Recast everything from the start of the items down to the line containing "3. black hockey" as a JSON list of strings, one string per line, with blank lines omitted.

→ Collected data entries
++++++++++++++++++++

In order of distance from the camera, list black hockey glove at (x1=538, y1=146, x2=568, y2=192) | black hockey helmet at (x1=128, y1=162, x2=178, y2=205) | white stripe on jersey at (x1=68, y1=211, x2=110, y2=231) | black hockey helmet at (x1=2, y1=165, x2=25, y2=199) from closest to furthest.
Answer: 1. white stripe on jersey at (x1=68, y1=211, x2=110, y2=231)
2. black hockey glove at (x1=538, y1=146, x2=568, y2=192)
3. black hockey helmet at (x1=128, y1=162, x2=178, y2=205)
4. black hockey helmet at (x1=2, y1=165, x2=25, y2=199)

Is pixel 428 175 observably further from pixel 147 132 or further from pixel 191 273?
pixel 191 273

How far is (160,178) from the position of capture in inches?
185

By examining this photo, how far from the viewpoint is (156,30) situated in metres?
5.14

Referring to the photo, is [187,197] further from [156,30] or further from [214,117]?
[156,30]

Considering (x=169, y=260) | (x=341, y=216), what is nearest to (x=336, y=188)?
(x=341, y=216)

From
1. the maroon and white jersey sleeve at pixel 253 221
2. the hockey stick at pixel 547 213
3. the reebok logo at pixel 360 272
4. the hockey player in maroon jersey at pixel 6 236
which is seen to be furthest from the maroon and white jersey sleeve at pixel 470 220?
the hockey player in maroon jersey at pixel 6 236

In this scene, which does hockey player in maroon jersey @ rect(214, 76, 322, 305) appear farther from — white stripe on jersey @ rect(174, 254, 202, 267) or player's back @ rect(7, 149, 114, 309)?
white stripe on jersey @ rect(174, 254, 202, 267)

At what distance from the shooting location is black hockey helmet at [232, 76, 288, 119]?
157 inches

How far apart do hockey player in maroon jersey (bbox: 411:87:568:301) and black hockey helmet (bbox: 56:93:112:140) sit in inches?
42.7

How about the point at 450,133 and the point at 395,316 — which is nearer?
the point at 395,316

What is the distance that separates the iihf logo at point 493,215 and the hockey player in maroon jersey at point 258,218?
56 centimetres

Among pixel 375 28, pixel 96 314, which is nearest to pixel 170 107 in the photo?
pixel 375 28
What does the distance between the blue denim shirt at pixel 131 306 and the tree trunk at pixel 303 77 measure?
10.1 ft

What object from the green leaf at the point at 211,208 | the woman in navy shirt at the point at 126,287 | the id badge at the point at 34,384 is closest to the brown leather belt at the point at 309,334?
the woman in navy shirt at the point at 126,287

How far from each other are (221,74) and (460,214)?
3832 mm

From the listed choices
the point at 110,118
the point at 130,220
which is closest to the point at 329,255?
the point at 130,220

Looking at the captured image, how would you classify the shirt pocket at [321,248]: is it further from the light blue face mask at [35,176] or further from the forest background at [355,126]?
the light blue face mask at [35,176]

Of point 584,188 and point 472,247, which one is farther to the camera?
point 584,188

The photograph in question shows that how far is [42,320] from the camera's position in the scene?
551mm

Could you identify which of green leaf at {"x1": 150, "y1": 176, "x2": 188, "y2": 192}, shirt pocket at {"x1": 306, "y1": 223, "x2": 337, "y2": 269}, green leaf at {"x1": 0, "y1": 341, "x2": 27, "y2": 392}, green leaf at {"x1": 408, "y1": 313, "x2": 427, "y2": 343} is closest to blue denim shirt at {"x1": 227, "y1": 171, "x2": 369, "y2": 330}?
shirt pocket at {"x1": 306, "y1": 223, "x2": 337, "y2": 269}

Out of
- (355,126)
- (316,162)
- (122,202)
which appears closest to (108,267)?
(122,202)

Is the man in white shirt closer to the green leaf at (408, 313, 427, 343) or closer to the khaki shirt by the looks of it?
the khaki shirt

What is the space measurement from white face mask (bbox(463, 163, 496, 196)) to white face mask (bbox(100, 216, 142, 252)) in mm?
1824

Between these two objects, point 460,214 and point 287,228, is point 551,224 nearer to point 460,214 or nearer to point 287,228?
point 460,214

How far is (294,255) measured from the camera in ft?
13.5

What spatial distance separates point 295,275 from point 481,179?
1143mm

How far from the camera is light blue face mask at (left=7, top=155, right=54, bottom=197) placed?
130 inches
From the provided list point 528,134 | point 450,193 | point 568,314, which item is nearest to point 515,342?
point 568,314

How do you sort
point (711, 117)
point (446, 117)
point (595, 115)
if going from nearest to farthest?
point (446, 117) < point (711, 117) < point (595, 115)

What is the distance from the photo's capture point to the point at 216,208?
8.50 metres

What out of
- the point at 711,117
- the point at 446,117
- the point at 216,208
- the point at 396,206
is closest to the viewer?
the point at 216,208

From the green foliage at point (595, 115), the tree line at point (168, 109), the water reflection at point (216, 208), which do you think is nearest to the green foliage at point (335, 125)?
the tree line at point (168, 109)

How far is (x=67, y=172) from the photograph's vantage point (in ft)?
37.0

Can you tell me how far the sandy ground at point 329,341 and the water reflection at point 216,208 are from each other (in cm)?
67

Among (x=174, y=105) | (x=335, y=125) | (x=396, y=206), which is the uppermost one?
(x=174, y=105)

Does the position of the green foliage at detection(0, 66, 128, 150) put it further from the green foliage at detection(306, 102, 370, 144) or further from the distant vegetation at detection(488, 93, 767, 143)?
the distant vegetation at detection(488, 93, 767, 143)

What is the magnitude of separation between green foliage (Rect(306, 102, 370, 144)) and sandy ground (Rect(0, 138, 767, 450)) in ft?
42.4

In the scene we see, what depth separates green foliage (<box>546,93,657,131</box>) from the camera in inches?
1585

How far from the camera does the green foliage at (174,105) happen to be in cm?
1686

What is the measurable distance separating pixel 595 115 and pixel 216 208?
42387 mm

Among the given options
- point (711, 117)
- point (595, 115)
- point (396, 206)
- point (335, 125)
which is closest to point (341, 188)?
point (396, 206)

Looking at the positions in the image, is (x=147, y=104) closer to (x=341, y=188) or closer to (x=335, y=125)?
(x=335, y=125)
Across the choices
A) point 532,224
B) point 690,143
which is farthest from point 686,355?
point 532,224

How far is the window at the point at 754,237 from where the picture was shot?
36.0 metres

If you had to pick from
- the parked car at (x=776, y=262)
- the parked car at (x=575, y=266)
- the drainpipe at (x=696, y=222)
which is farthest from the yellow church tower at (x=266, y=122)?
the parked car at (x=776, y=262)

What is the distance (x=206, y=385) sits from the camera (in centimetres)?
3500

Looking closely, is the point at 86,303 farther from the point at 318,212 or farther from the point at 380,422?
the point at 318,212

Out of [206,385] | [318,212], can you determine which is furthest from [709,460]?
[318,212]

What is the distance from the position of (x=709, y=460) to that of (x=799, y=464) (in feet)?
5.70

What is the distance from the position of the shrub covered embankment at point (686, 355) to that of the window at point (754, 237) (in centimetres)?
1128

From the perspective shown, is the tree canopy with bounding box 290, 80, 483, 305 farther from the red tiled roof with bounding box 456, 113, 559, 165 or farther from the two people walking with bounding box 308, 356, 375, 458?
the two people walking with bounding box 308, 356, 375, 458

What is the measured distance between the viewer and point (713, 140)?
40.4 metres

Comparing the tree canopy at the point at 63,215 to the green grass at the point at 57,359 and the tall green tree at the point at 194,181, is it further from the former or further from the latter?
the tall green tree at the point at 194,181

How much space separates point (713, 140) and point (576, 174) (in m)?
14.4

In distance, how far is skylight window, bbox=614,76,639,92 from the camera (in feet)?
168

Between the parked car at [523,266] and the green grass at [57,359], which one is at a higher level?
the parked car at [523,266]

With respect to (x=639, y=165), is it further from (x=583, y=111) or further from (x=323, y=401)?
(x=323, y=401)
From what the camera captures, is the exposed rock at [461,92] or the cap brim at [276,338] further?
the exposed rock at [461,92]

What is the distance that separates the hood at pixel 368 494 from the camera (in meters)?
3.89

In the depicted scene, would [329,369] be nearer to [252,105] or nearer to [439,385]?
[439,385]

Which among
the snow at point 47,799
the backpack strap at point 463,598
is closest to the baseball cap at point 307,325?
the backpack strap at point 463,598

++++++++++++++++++++

→ Expected answer
[
  "In order of distance from the camera, list black hockey glove at (x1=538, y1=146, x2=568, y2=192) | black hockey helmet at (x1=128, y1=162, x2=178, y2=205) | white stripe on jersey at (x1=68, y1=211, x2=110, y2=231) | black hockey helmet at (x1=2, y1=165, x2=25, y2=199) from closest to furthest.",
  "Answer: 1. white stripe on jersey at (x1=68, y1=211, x2=110, y2=231)",
  "2. black hockey glove at (x1=538, y1=146, x2=568, y2=192)",
  "3. black hockey helmet at (x1=128, y1=162, x2=178, y2=205)"
]